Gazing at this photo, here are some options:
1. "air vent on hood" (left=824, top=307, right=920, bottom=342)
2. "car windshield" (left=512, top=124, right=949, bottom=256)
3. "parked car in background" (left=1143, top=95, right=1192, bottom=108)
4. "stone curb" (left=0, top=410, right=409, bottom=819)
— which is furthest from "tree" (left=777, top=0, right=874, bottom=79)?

TASK DESCRIPTION - Can you format the listing above as a Markdown table with the columns Row and Line, one numbered row per line, skipping blank lines? Begin at the top of the listing and stop after the line that contains "top=95, right=1192, bottom=108)".

SOLUTION FOR THIS PROBLEM -
| Row | Line |
|---|---|
| 1 | Gazing at this photo, here are some options: |
| 2 | 1. "air vent on hood" (left=824, top=307, right=920, bottom=342) |
| 3 | 2. "car windshield" (left=512, top=124, right=949, bottom=256) |
| 4 | 3. "parked car in background" (left=1143, top=95, right=1192, bottom=108) |